• Supplied passage:
┌────────
Of course, the potential of having to deal with an activist investor’s campaign goes with the territory of being a CEO, especially at a company that has been struggling. But Super’s saga is a reminder that women CEOs remain much likelier than their male counterparts to be targeted by activist investors.

This year, according to a report last week by the Conference Board, women have made up 8% of the CEOs in the Russell 3000 index but accounted for 15% of activist campaigns specifically targeting chief executives. Other women to have recently confronted activists: Cracker Barrel’s Julie Masino, who survived a campaign, and Vail Resorts’ Kirsten Lynch, who did not. 

What makes the Conference Board report especially frustrating is that it adds more proof points to an old, seemingly intractable trend.

In 2015, the New York Times’ DealBook pondered “Do Activist Investors Target Female CEOs?” while Fortune’s Pattie Sellers asked “Does Nelson Peltz have a problem with women?” In 2017, Harvard Law School found that women CEOs had almost a 50% higher probability than men of becoming the target of shareholder activism.
└────────
• Task to carry out: Reproduce the passage about activist investors and women CEOs word for word, starting at "Of course, the" and ending at "seemingly intractable trend.". Rely only on the passage about activist investors and women CEOs.

• Record set:
┌────────
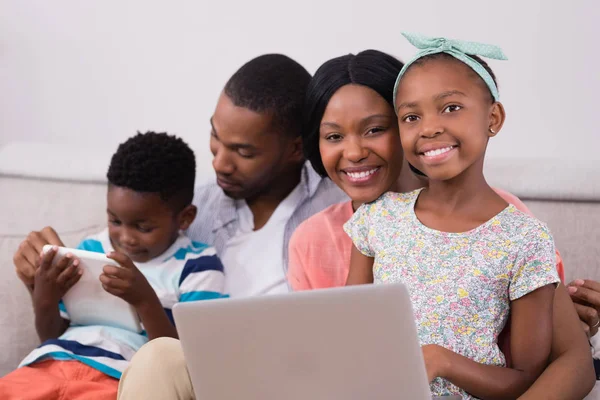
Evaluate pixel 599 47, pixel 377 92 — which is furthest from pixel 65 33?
pixel 599 47

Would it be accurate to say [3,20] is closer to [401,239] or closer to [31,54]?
[31,54]

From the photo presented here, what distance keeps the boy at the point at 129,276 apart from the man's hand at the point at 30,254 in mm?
71

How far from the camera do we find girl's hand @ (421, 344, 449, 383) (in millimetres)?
1176

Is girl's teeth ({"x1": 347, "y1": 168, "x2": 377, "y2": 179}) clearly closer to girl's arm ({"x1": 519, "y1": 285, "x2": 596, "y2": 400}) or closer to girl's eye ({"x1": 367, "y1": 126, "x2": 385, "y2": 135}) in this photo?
girl's eye ({"x1": 367, "y1": 126, "x2": 385, "y2": 135})

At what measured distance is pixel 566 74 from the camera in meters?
2.05

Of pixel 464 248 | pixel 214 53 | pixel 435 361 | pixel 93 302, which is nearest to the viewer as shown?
pixel 435 361

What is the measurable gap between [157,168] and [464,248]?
2.37 feet

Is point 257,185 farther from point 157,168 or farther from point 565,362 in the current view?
point 565,362

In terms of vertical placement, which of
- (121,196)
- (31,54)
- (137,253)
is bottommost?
(137,253)

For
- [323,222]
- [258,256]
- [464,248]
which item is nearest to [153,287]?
[258,256]

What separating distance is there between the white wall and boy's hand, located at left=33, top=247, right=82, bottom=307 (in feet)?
2.63

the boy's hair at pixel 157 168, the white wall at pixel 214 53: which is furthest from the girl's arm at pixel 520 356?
the white wall at pixel 214 53

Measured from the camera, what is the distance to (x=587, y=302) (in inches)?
57.1

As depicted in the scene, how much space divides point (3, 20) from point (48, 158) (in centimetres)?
78
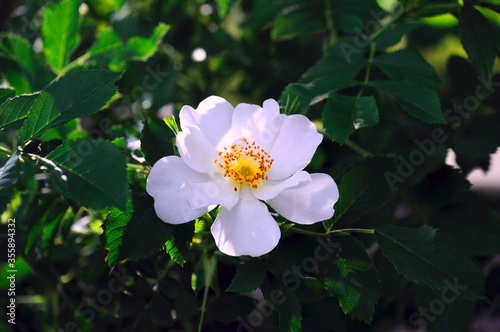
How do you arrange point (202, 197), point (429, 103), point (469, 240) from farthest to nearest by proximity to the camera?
point (469, 240), point (429, 103), point (202, 197)

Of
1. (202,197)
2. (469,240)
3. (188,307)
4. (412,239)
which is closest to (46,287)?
(188,307)

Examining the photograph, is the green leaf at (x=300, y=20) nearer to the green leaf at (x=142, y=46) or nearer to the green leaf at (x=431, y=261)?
the green leaf at (x=142, y=46)

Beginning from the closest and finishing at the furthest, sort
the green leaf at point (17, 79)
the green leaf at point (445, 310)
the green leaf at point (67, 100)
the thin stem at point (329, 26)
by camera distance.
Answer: the green leaf at point (67, 100), the green leaf at point (445, 310), the green leaf at point (17, 79), the thin stem at point (329, 26)

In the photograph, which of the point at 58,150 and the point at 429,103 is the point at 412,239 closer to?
the point at 429,103

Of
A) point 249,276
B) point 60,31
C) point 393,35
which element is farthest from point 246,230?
point 60,31

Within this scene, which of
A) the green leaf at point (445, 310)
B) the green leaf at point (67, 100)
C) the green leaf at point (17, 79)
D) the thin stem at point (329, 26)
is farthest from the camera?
the thin stem at point (329, 26)

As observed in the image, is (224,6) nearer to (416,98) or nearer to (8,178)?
(416,98)

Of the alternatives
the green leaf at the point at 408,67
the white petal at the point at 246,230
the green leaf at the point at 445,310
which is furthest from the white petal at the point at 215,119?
the green leaf at the point at 445,310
└────────
• Exercise answer:
Of course, the potential of having to deal with an activist investor’s campaign goes with the territory of being a CEO, especially at a company that has been struggling. But Super’s saga is a reminder that women CEOs remain much likelier than their male counterparts to be targeted by activist investors.

This year, according to a report last week by the Conference Board, women have made up 8% of the CEOs in the Russell 3000 index but accounted for 15% of activist campaigns specifically targeting chief executives. Other women to have recently confronted activists: Cracker Barrel’s Julie Masino, who survived a campaign, and Vail Resorts’ Kirsten Lynch, who did not. 

What makes the Conference Board report especially frustrating is that it adds more proof points to an old, seemingly intractable trend.